= Work item =
The reply should hold only the lines from the one with "Blog 2 - Rhonda" to the one with "Суд над М. Исмоиловым", both ends kept, exactly as they appear below, without any pictures.
#### Information given ####
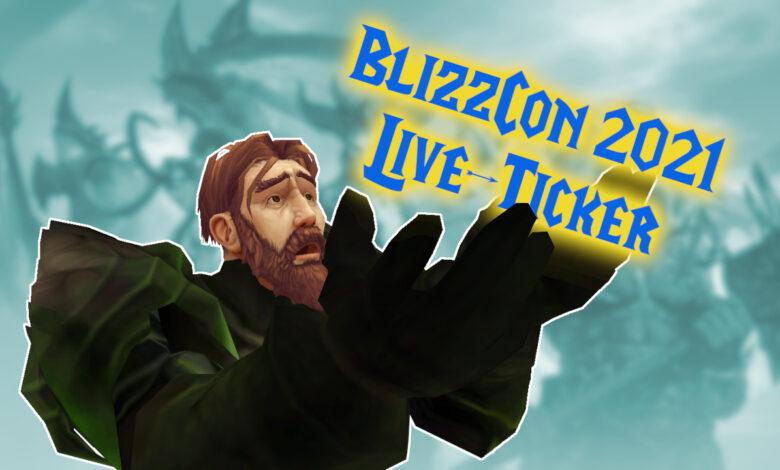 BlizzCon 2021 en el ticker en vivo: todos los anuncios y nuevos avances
####
#### Information given ####
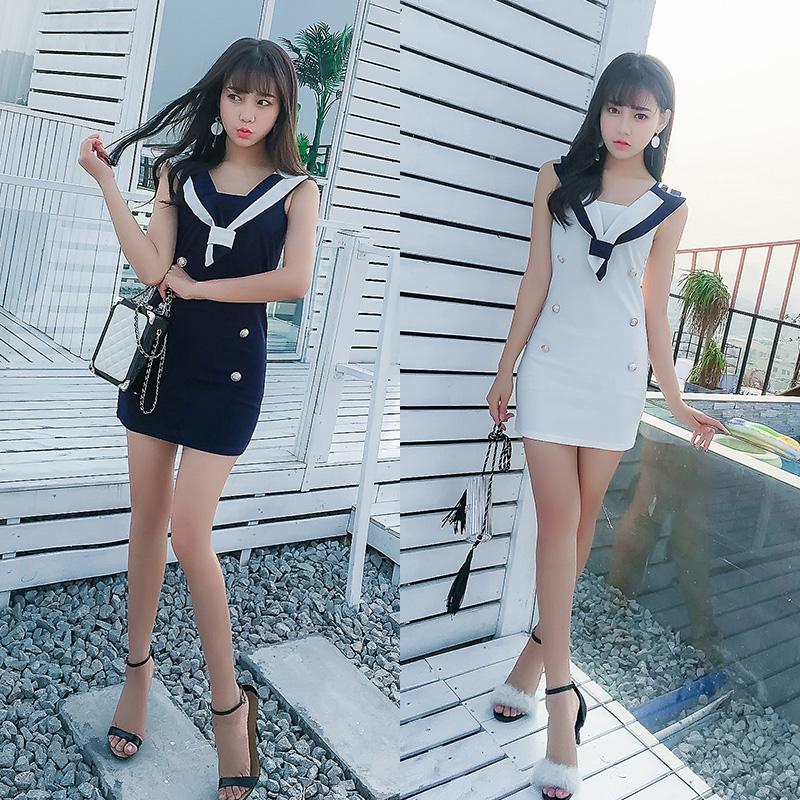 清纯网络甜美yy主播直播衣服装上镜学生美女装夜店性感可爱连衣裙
####
#### Information given ####
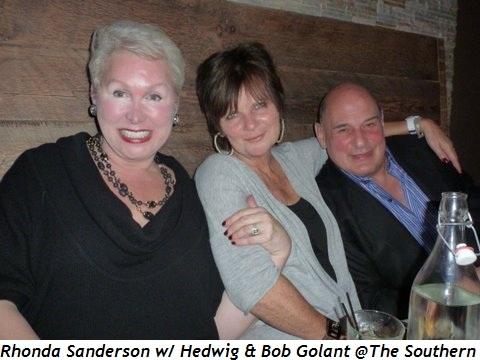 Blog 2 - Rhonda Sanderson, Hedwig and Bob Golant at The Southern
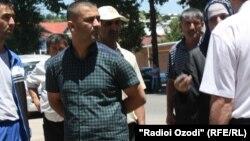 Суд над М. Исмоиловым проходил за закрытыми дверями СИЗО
####
= Your solution =
 Blog 2 - Rhonda Sanderson, Hedwig and Bob Golant at The Southern
 Суд над М. Исмоиловым проходил за закрытыми дверями СИЗО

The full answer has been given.